NIZHNY NOVGOROD, Russia (Reuters) - With similar accents and culture, there is little that annoys your average Uruguayan more than being mistaken for an Argentine next door.
No one, however, is confusing them at the World Cup.
Argentina, with a population of more than 40 million, have gone home after a shambolic campaign that saw just one last-gasp win in four matches, a miserable Lionel Messi failing again on the big stage, and a wobbly defense beaten nine times.
Uruguay, with 3.3 million people, are into a quarter-final with Argentina’s conquerors France after four straight wins including a stunning 2-1 knockout victory over Cristiano Ronaldo’s Portugal.
So with such a small population pool, how can ‘La Celeste’ (The Light Blues) be so consistently good?
Their success, as any fan knows, is no new phenomenon.
Uruguay won the inaugural World Cup in their capital Montevideo in 1930 and upset hosts Brazil to lift it again in 1950 in front of a crowd of 205,000, the largest to ever watch a match anywhere, in a game more known as the ‘Maracanazo’.
That early success was thanks in part to enlightened social inclusion policies. While South American neighbors were restricting soccer to a European descendant elite, Uruguay’s star was Jose Andrade, the son of an African-born slave.
The modern generation have not yet won a World Cup, but have been no slackers either. They reached the semi-finals in 2010 - the furthest they had got since 1970 - and the second round at the last tournament.
Uruguay have also won the regional Copa Americas 15 times.
“The reasons are many, but all related to one big thing: the entire country is dedicated to soccer,” said one Uruguayan, Javier Borkenztain, discussing the phenomenon on social media.
Beyond the national obsession with soccer - notable even in comparison with the passions on display in neighboring Brazil and Argentina - there is the question of stability at the helm.
Their current coach Oscar Tabarez, for example, has been in charge for 12 years and is at his third World Cup of that spell. Locals call him ‘El Maestro’ (The Teacher).
Then there is a meticulous kids’ soccer network that gets children organized and enthused from aged four.
Furthermore, Uruguay has a highly-developed coaching network that is not shy to move talent on to Europe fast, which the national team can then draw back on.
All-time top scorer Luis Suarez headed to the Netherlands aged 19 to join Groningen, before going on to Ajax, Liverpool and Barcelona.
Then there is a more nebulous factor - the famous Uruguayan “Garra Charrua” (Charrua Claw), meaning a fighting spirit and intensity said to enable the team to play above its real level.

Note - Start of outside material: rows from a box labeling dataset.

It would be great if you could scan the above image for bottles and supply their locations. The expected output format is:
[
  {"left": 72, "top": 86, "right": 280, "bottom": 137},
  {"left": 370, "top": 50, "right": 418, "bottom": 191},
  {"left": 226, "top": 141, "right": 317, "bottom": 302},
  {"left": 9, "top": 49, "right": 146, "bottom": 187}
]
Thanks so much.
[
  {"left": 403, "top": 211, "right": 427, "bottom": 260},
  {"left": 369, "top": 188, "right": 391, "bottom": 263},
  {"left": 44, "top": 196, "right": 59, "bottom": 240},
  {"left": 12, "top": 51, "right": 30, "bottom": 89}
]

“Uruguayan football is just an extension of the Uruguayan mindset of never backing down against the world even when success seems unlikely,” said Fernando Alberto, a Brazilian who has visited Uruguay, musing online on the causes of their standing in the soccer world.
“Uruguay has half the population of the city of Rio de Janeiro. It is really hard to understand why. The thing is that they just love the sport like very few do.”
Unusually, Uruguay are not the smallest nation among the 32 who made it to Russia. That distinction went to Iceland, another team who have taken the “garra” concept to new levels, albeit with a Viking twist, and whose own population of 340,000 would fit into a suburb of Montevideo.
But while Iceland and Uruguay fans may feel like brothers in some ways, one set are back home and another is converging on Nizhny Novgorod for Friday’s showdown with France.
And if soccer status were determined by success per capita, even Iceland could not come near Uruguay’s undisputed crown.
“We give our lives for every ball,” said midfielder Lucas Torreira. “This country is very small but it has a huge heart.”